What is needed: Omit all pictures and give the records below again exactly as written.

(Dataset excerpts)
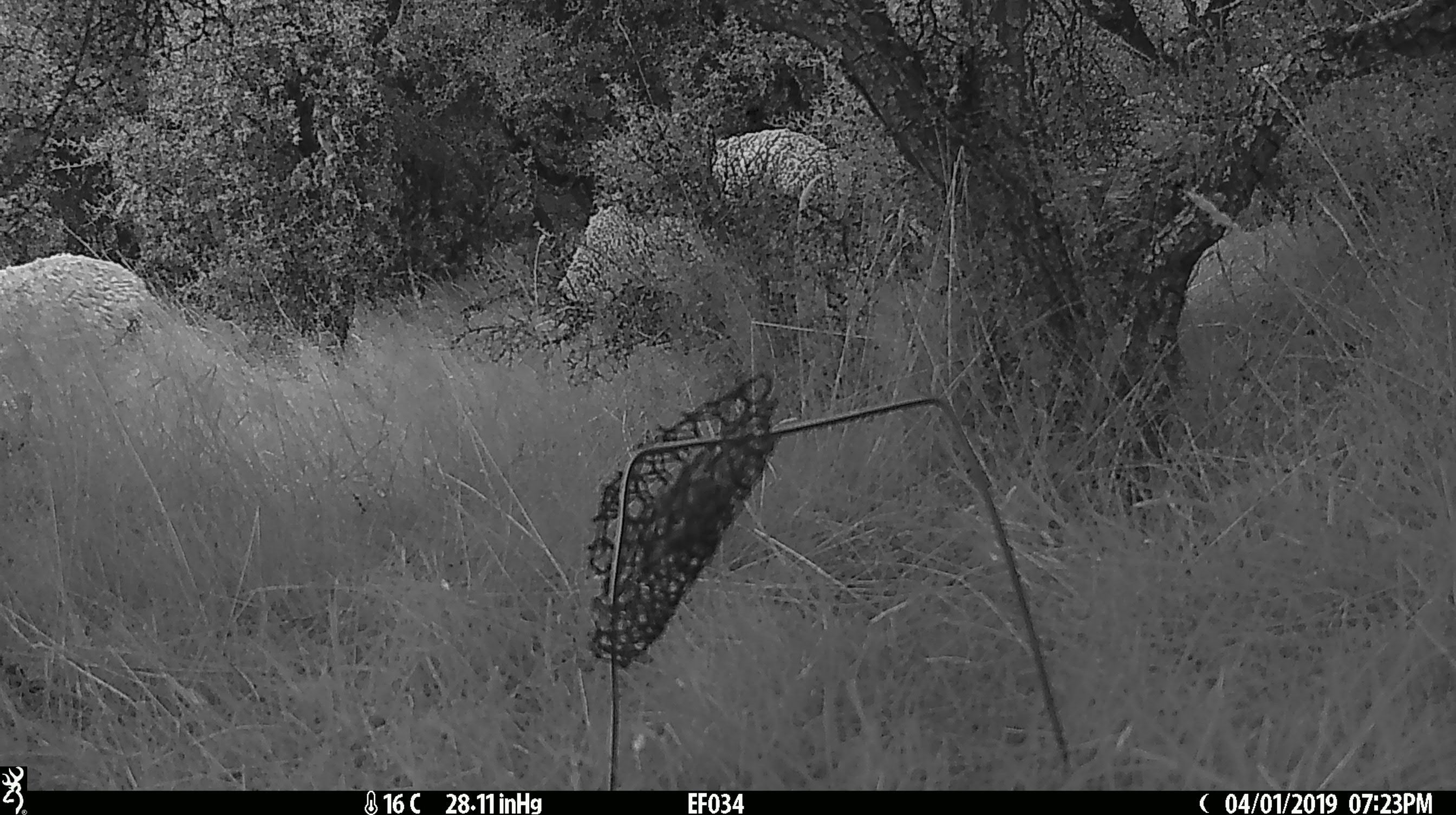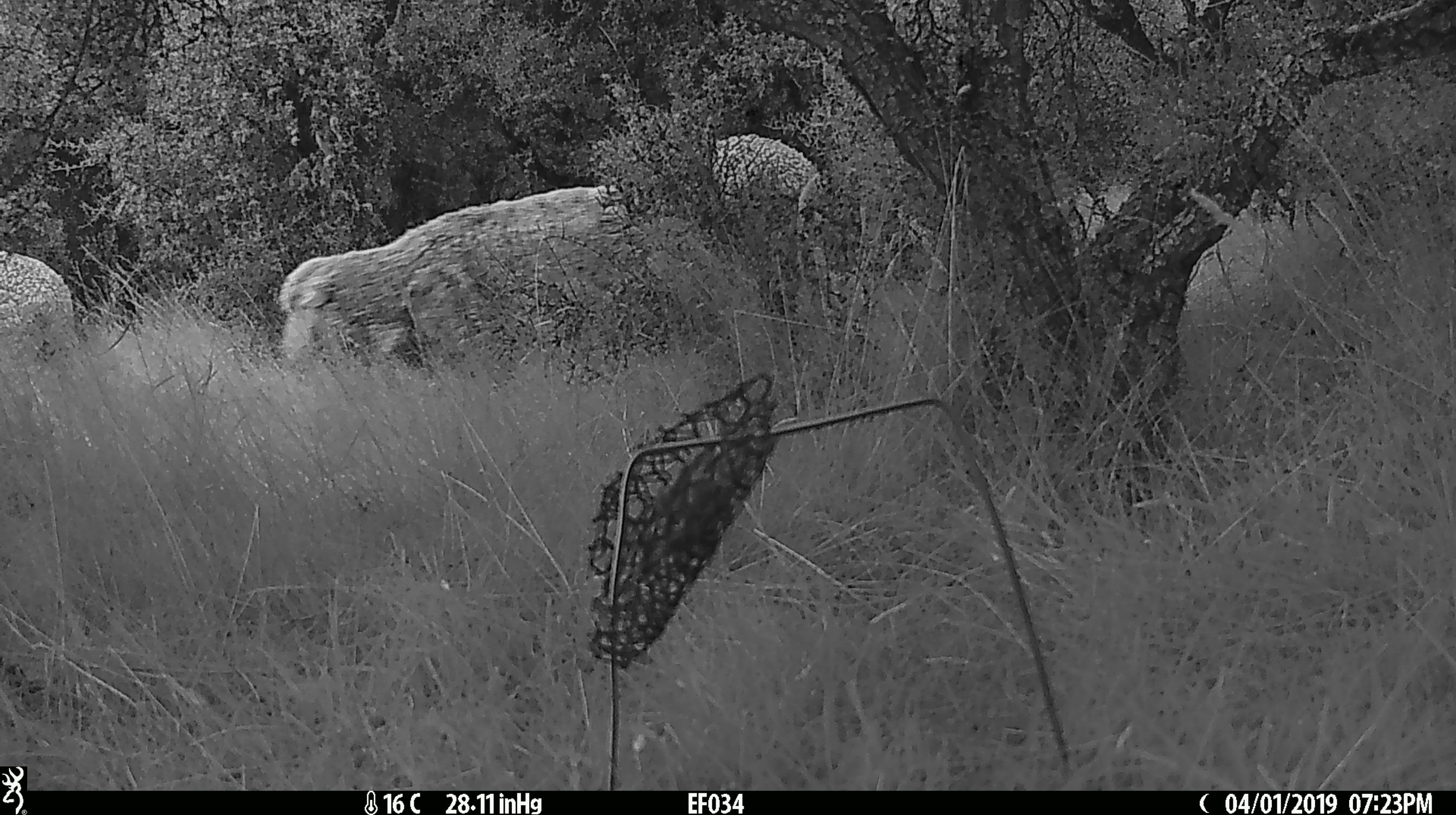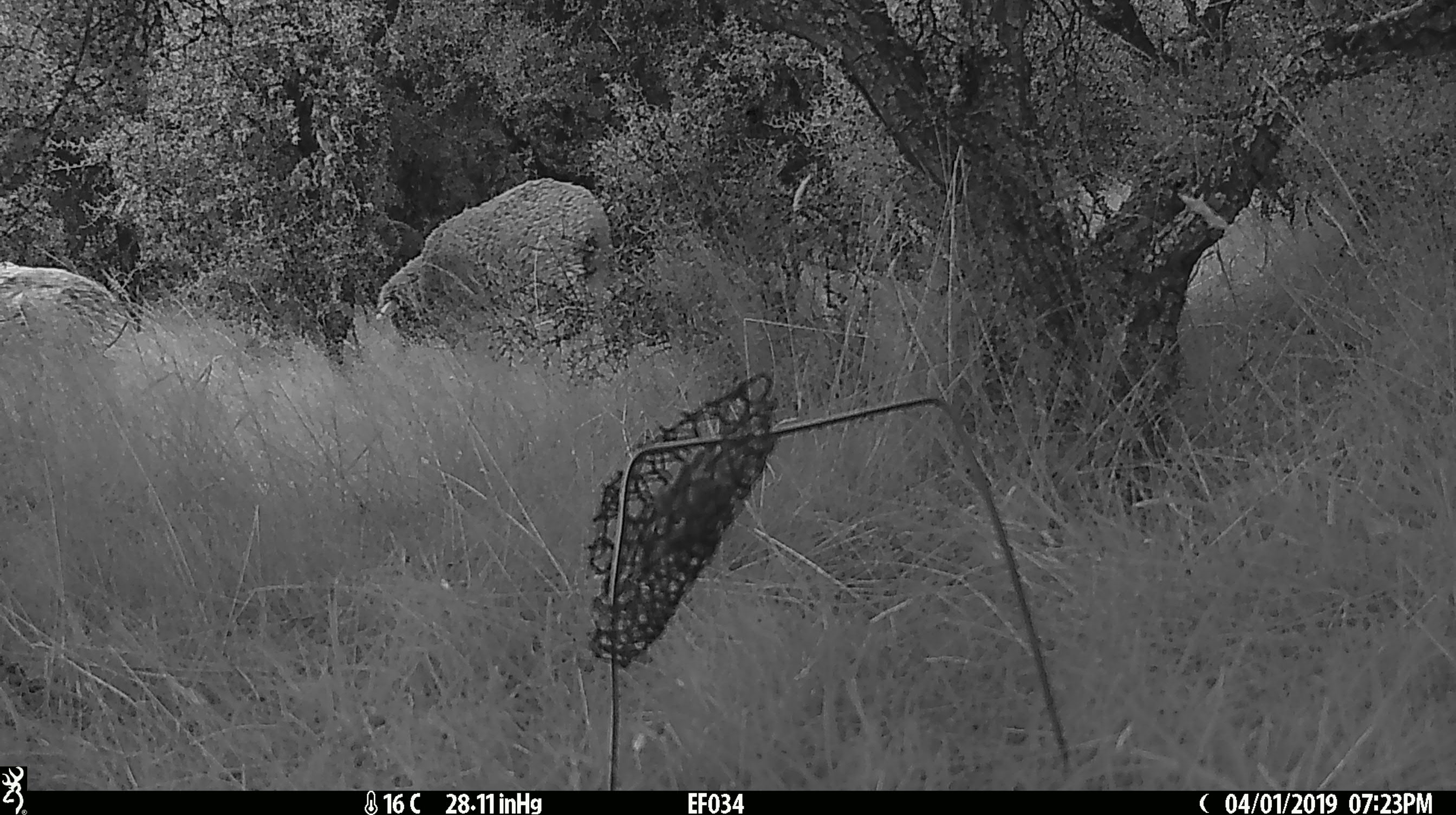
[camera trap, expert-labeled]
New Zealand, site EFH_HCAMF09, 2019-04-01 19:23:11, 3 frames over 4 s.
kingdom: Animalia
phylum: Chordata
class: Mammalia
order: Artiodactyla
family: Bovidae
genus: Ovis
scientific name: Ovis aries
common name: domestic sheep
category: sheep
Sheep (domestic sheep) (Ovis aries).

Answer space:
[camera trap, expert-labeled]
New Zealand, site EFH_HCAMF09, 2019-04-01 19:23:11, 3 frames over 4 s.
kingdom: Animalia
phylum: Chordata
class: Mammalia
order: Artiodactyla
family: Bovidae
genus: Ovis
scientific name: Ovis aries
common name: domestic sheep
category: sheep
Sheep (domestic sheep) (Ovis aries).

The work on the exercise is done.